According to eleven-month data from the Bank of Greece, the increase in household and business deposits exceeds 15 billion euros, or 10.88%, from the end of 2019, while the cumulative increase in deposits in the 4-year period 2017-2020 exceeds 37 billion euros. Despite this significant increase, the current balance of household and business deposits remain lower than in 2014 while the gap with crisis-era levels remains huge.
At the end of November, total private sector deposits amounted to 158.69 billion euros compared to 160.285 billion euros in December 2014. It is noted that in September 2014 deposits had risen to 164.75 billion euros, but the policy instability triggered by Syriza's bid to overthrow the Samaras government on the occasion of the President’s election rekindled uncertainty and caused a new run on deposits.
2015 was the worst year, in terms of deposit outflows, since the outbreak of the financial crisis in 2010, as within a few months deposits decreased by 37 billion euros or 23%, while the worst was avoided due to the imposition of capital controls. At the end of December 2015, deposits amounted to 123.77 billion. euros compared to 160.28 billion at the end of 2014.
The decline in deposits continued in 2016 and the first months of 2017 with the balance of deposits falling to 118.99 billion euros in April 2017. At this point the losses of deposits in relation to the pre-crisis period (2009) reached 50%, ie deposits dipped to 118.5 billion euros, mostly going to banks and investment products abroad.
From May 2017, the gradual recovery of deposits began with the economic conditions gradually stabilizing. 2017 closed with an
increase in deposits on an annual basis of 4.09% while in the two years 2018 - 2019 deposits increased by approximately 16.8 billion
euros. Improving liquidity conditions, due to the strengthening of the economy and the removal of uncertainty, allowed in September 2019 for the complete lifting of capital controls. The election of New Democracy in June 2019 helped boost confidence.
Thus, at the end of 2019, the balance of deposits amounted to 143,123 billion. euros increased by 24.1 billion euros from levels seen in 2017 but still 94.4 billion euros below pre-crisis levels.
The jump in 2020
And 2020 may have been a year of crisis, with the pandemic testing the resilience of the global economy and, of course, our country.
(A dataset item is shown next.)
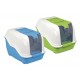 WC NETTA MAXI MPS | PARA GATOS - AZUL - 66x49x50CM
To address the effects of the pandemic, governments and central banks have launched unprecedented liquidity-enhancing programs. In this environment, household and business deposits jumped 10.8% to more than 15 billion euros. An increase attributed to the special conditions created by the health crisis and not to the development of the economy and the creation of income and wealth.
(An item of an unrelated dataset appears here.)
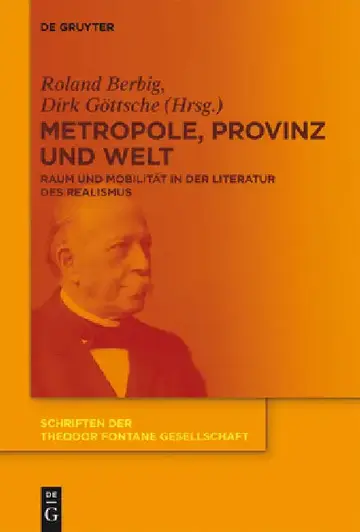 Cover of Metropole, Provinz und Welt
Much of the increase in deposits is due to the large increase in corporate lending using government programs and the favorable
financing terms offered by banks to large companies. At the end of February, before the imposition of the first lock down, the balance of corporate deposits was 22.2 billion euros while last November it amounted to 31.9 billion euros recording an increase of 43%.
Respectively, household deposits rose from 116.28 billion euros in February ’20 to 122.9 billion euros at the end of November, recording an increase of 5.6%. The increase is attributed to the large reduction in consumption due to restrictions but also to the loan moratorium.